Optimism Rooted In Practical Impact

This isn’t a romanticized vision—they’re delivering tangible results:

  • Economic resilience: Farmers receive steady income by leasing grazing rights, relieving their dependence on volatile crop markets.
  • Environmental restoration: Grazing boosts soil nutrients and biodiversity under clean‑energy infrastructure.
  • Pollinator preservation: Solar sites rich in native plantings support honeybees—critical allies in global agriculture—just as projects in Illinois, Vermont, and Kentucky demonstrate.

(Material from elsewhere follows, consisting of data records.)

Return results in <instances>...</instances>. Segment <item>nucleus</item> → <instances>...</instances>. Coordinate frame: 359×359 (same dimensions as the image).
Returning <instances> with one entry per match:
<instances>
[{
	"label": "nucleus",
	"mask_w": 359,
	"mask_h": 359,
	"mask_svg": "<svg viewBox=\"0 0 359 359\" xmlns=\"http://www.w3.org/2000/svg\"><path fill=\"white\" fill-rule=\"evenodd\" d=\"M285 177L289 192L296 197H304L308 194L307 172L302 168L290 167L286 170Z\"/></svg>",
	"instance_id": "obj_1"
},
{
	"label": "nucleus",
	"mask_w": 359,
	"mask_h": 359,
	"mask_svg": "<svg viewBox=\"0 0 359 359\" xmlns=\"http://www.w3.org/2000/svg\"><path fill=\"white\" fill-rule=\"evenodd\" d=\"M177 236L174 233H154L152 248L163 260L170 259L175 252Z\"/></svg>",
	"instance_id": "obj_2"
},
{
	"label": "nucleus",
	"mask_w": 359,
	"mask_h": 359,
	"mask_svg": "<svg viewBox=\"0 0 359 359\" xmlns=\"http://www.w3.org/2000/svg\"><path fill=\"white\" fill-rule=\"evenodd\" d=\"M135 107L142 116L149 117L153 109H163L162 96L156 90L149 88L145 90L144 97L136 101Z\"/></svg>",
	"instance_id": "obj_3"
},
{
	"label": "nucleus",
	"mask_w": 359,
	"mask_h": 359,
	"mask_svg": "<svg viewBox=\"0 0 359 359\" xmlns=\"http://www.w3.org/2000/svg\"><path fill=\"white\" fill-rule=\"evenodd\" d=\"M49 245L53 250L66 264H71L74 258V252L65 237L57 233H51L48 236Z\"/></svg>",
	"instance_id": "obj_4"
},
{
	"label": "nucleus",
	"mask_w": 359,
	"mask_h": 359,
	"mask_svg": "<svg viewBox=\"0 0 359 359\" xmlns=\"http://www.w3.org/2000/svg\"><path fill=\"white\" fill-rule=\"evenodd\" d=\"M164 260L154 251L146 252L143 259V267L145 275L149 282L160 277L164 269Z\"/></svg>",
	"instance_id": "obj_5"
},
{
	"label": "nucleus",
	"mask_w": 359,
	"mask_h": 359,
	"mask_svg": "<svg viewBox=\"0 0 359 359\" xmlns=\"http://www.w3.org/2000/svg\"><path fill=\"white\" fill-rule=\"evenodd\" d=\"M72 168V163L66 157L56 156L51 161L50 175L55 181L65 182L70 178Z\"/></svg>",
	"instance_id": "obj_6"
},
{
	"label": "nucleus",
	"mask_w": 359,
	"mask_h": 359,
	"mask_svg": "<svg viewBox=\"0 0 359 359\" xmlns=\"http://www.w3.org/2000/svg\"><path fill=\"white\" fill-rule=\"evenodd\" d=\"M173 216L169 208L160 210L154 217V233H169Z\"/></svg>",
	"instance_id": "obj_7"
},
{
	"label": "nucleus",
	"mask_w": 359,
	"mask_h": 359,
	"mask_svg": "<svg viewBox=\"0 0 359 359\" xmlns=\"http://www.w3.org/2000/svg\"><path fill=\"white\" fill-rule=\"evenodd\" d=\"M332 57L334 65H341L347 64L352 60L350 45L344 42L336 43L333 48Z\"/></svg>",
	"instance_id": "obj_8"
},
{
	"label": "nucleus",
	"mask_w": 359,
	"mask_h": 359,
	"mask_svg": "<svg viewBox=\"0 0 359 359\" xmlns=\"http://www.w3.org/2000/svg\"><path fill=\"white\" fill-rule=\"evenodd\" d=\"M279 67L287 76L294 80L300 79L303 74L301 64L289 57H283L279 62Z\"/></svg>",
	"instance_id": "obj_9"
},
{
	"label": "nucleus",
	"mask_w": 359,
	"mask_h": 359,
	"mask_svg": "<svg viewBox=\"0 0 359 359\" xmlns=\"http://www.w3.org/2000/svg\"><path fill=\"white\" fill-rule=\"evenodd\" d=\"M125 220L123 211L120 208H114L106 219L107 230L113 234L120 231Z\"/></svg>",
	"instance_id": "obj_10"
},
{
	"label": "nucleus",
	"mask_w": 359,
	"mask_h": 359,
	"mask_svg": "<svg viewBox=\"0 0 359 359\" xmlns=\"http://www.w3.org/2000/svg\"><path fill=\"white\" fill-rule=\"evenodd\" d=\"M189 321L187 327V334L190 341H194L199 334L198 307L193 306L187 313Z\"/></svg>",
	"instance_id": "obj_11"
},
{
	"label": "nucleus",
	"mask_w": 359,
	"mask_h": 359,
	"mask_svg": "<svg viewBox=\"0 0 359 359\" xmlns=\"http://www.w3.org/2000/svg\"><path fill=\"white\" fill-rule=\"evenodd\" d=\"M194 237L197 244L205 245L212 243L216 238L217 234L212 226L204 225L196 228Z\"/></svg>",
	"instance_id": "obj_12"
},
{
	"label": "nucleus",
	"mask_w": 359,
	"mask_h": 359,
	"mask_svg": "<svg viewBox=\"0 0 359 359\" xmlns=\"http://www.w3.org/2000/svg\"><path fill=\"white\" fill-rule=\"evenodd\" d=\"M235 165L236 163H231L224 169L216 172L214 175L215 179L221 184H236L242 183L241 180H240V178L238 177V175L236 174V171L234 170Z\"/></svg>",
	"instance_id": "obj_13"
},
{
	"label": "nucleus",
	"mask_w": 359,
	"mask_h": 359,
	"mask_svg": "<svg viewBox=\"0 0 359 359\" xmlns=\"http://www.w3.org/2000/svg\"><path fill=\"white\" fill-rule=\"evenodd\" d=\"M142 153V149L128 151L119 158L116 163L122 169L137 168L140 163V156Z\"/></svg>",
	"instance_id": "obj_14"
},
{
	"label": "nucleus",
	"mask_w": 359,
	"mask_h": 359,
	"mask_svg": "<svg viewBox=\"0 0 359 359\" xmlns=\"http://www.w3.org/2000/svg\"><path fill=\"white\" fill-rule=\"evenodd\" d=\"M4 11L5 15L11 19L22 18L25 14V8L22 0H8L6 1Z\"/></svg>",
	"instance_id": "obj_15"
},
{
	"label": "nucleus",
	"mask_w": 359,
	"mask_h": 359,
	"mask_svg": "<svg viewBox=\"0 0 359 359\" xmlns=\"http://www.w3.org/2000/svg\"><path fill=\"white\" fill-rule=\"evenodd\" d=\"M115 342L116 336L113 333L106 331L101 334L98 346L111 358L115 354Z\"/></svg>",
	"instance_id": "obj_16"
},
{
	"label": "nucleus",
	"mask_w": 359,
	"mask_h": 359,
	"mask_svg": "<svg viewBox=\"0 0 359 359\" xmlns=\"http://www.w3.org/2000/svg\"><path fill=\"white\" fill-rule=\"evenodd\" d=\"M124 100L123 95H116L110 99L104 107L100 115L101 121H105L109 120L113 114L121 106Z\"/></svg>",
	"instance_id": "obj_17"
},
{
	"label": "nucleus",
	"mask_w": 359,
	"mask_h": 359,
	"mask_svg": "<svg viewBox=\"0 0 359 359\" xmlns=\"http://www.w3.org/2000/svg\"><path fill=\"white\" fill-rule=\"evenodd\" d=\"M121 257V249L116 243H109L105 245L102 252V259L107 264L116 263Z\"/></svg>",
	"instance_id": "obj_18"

These positive stories continue across Virginia—Dominion Energy’s Black Bear Solar installed hives to protect pollinators, using native wildflowers and carefully screened apiary placements to support local biodiversity.

The response? A blend of excitement and scrutiny—while farmers welcome agrivoltaics, stakeholders are demanding rigorous evaluation of long‑term ecological outcomes.

A Brighter Future: Scaling Agrivoltaics Nationally

Boiling this down to its essence, agrivoltaics weaves together three threads: sustainability, economics, and community trust. Solar sites need land; farmland needs sustainable income; biodiversity needs protection.

Agrivoltaic systems meet all three needs—and in doing so, offer a template against climate change, soil degradation, and rural decline.

Urban Grid, now overseeing 1 GW of solar across 12 states with 12 GW in the pipeline, plans to replicate this model with grazing, beekeeping, and crop integration.

If successful, Crystal Hill will be much more than a pilot—it could become a blueprint for a more resilient agricultural and energy future.

Final Reflections

That morning in Halifax County, when sun filters through photovoltaic panels and bees hum across pollinator plots, a hopeful narrative unfolds—one grounded in research, rooted in community, and guided by shared purpose. It’s storytelling in motion: a place where energy, agriculture and ecology don’t compete but harmonize.

And while the lambs nibble and bees buzz, something far greater is taking flight—a model for a world where clean energy coexists with thriving farms, healthy soils, and vibrant ecosystems.

It may not be a silver bullet, but it could well be the beginning of a greener, more hopeful century.